Universities spend a lot of time thinking and talking about students. From how we improve teaching on a day-to-day basis, through to how we respond to seismic events such as the Covid-19 pandemic or the ascendency of generative AI. While universities pore over student data, be it assessment, enrollment, or student surveys, directly partnering with students to share in the decision-making process is a lot less widespread. However, as Joseph Callari, an exchange student enrolled in the University of Sydney’s third-year unit WORK3205 Organizational Communication put it:
Everyone has a voice that can be shared. Every decision you’re making, you’re making regardless so why not make students part of it
Joseph Callari, Student Partner
The question, why don’t we involve students in decisions about their learning, is one that educators and students explored together as part of an immersive session at the 2023 Sydney Teaching Symposium. Led by University of Sydney Business School Lecturer Dr Maria Ishkova and her 26 student partners, the session focused on how teachers can partner with students as part of their teaching and learning experience. Though the field of students as partners (SaP) is well established, for many educators, the reality of divesting oneself of control over the micro decision-making that goes into each and every class can be daunting. Overcoming the established norms of the teacher in charge is hard and being the one at the front of the room offers power but also vulnerability. And even if we overcome these fears and invite our students to join us, what next? What practical things can we do, especially within the tight constraints of an already busy semester?

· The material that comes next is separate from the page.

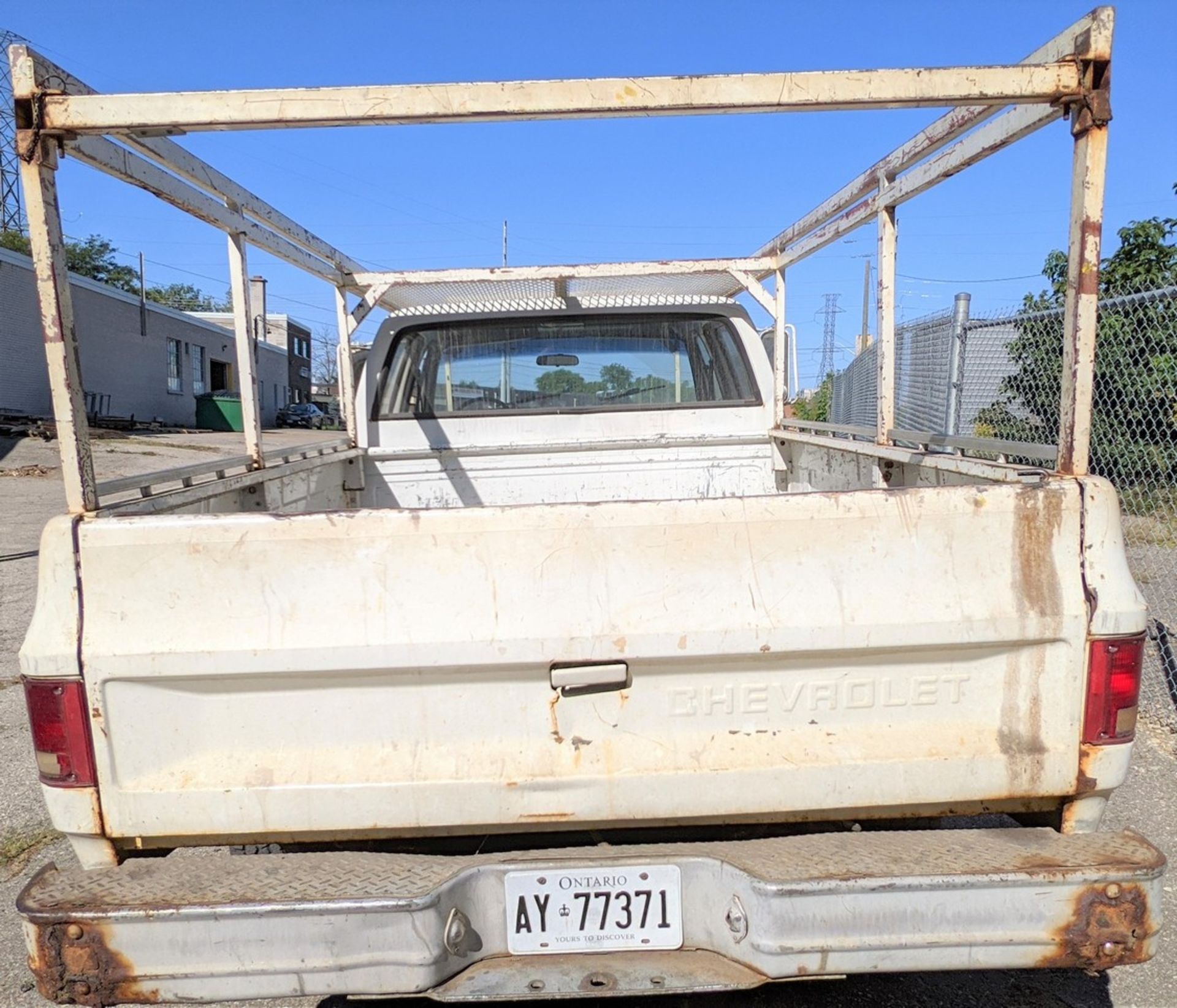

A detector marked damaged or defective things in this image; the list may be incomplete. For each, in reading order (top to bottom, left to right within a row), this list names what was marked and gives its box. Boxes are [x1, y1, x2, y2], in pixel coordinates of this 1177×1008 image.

surface rust [29, 922, 161, 1008]
surface rust [1035, 883, 1152, 971]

Maria and her students demonstrated in a single immersive session that: 1) there are small practical things that can be done to partner with students and 2) sharing the responsibility for teaching and learning opens up more space for creativity, joy and human connection. In a lesson on how form can follow function, students presented short pitches, speeches and even a poem – each of which explored that a facet of an educational experience made transformational by delivering on its promise of autonomy:
For students to be intrinsically motivated we need some level of autonomy and for that class we had that autonomy. We had some ability to say “you know what I’m really interested in this area and we would love to research it!” […] I feel like the things I’ve learnt in this class are things that I will take with me into the rest of my life. So it has been really beneficial.
Tameea Lock, Student Partner
Now knowing what partnership could be, the session switched over to rapid speed dating where it was the students (not the teachers) who held the answers. For many teachers, this was a chance to ask students not only how it worked but how they could do it.

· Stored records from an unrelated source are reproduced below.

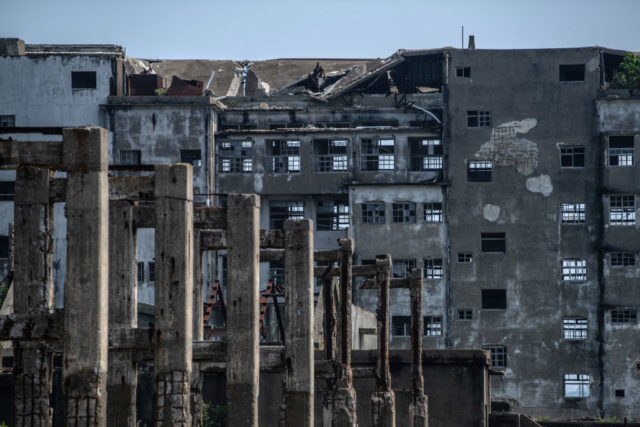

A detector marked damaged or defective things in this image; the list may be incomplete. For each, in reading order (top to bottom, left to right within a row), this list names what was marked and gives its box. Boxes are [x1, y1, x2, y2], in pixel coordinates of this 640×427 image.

broken window [560, 65, 584, 82]
broken window [468, 111, 492, 128]
broken window [119, 149, 142, 166]
broken window [179, 149, 201, 167]
broken window [218, 141, 252, 173]
broken window [268, 141, 302, 173]
broken window [312, 139, 348, 172]
broken window [360, 137, 396, 171]
broken window [412, 138, 442, 171]
peeling paint on wall [478, 118, 536, 176]
broken window [560, 146, 584, 168]
broken window [608, 136, 632, 166]
broken window [468, 160, 492, 181]
broken window [268, 201, 302, 231]
broken window [316, 200, 348, 231]
broken window [360, 203, 384, 226]
broken window [392, 203, 418, 224]
broken window [422, 204, 442, 224]
broken window [560, 203, 584, 224]
broken window [608, 195, 636, 226]
broken window [482, 234, 508, 254]
broken window [392, 260, 418, 280]
broken window [422, 258, 442, 280]
broken window [560, 260, 584, 282]
broken window [608, 251, 636, 268]
broken window [482, 290, 508, 310]
broken window [390, 314, 410, 338]
broken window [422, 316, 442, 336]
broken window [564, 318, 588, 342]
broken window [482, 346, 508, 370]
broken window [564, 376, 592, 400]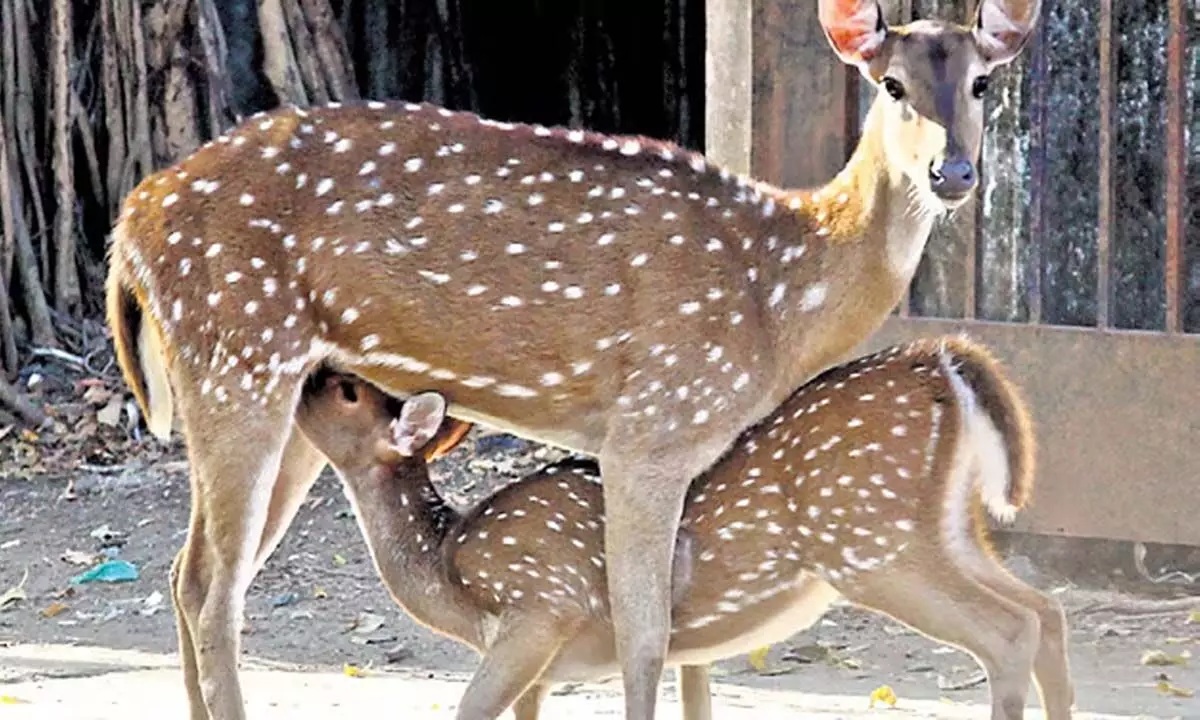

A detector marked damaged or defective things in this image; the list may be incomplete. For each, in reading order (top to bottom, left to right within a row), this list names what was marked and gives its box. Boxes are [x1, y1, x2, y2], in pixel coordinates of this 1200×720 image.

rusty gate frame [705, 0, 1195, 544]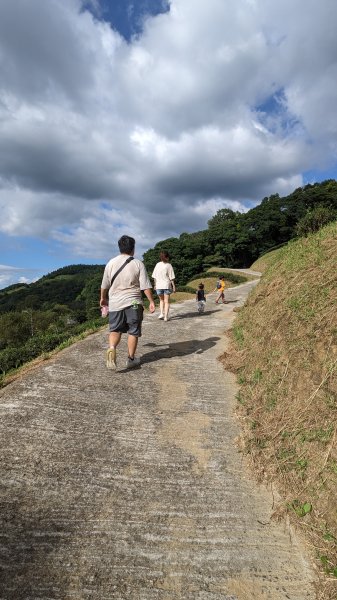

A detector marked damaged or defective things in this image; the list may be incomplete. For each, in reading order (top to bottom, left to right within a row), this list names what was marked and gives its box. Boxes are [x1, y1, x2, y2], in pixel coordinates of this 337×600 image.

cracked concrete surface [0, 282, 316, 600]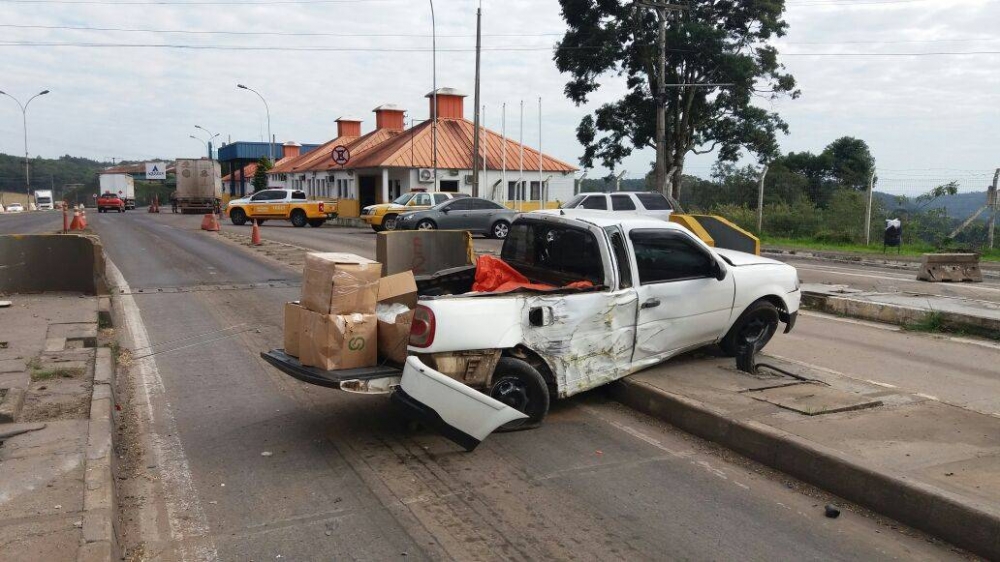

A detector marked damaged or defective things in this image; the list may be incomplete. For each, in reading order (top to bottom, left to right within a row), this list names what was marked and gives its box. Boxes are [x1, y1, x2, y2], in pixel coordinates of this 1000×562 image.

crushed truck door [392, 354, 532, 450]
damaged white pickup truck [262, 212, 800, 448]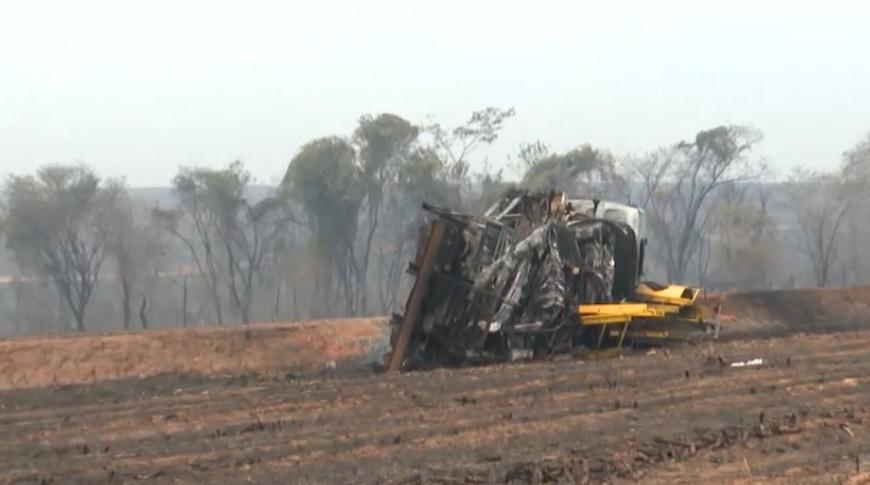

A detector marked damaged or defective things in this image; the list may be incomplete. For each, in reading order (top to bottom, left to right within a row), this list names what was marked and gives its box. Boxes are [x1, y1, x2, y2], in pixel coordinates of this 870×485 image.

fire damaged equipment [386, 189, 716, 370]
burned vehicle wreckage [388, 189, 716, 370]
overturned truck [388, 189, 724, 370]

Teacher: “But isn’t it daunting, initially if you’re a student who has never done this before?”
Student partner: “It is, but you start small. Give your students control over small things – what learning outcomes do you want to focus on in today’s class? And then build up from that”.
Students also recognised that their experience in tailoring learning goals and assessments to their priorities though difficult to replicate in large classes, could still be harnessed:
I understand that in large cohorts where you have hundreds of students that you can’t just tailor the assessment tasks to exactly what you want, but it could be a model where you have five different topic areas and you have students vote on what they are most interested in.
Tameea Lock, Student Partner
In Maria’s class, students prioritised their learning outcomes at the start of each session through a menti poll. This practice doesn’t mean that “anything goes”, the learning outcomes still get met, but it does allow teachers and students to have a conversation about what the learning outcomes are and an active engagement in what they want to prioritise for a particular session. Syllabuses and learning outcomes are so widely regarded as being unread as to be satirised by memes and comics, and subject to inventive strategies such as the hiding of “easter eggs” within the document itself. Instead of this Maria and her students vote on these and talk about them. If there is one thing that everyone can take away from this, independent of their discipline or the size of their cohort, is that teaching and learning should not be a secret or hidden process. Talk to your students, show them how it works, and invite them to occasionally take the wheel.
Top tips:
- Build a sense of belonging and inclusion from the outset of the semester both between teacher and student and student and student.
- Start small and allow for students to have choice and direction in what and how they learn
- Be clear about what you are doing and why you are doing it.
- Allow students to share their voice in different ways – not everyone will be comfortable talking to the whole class.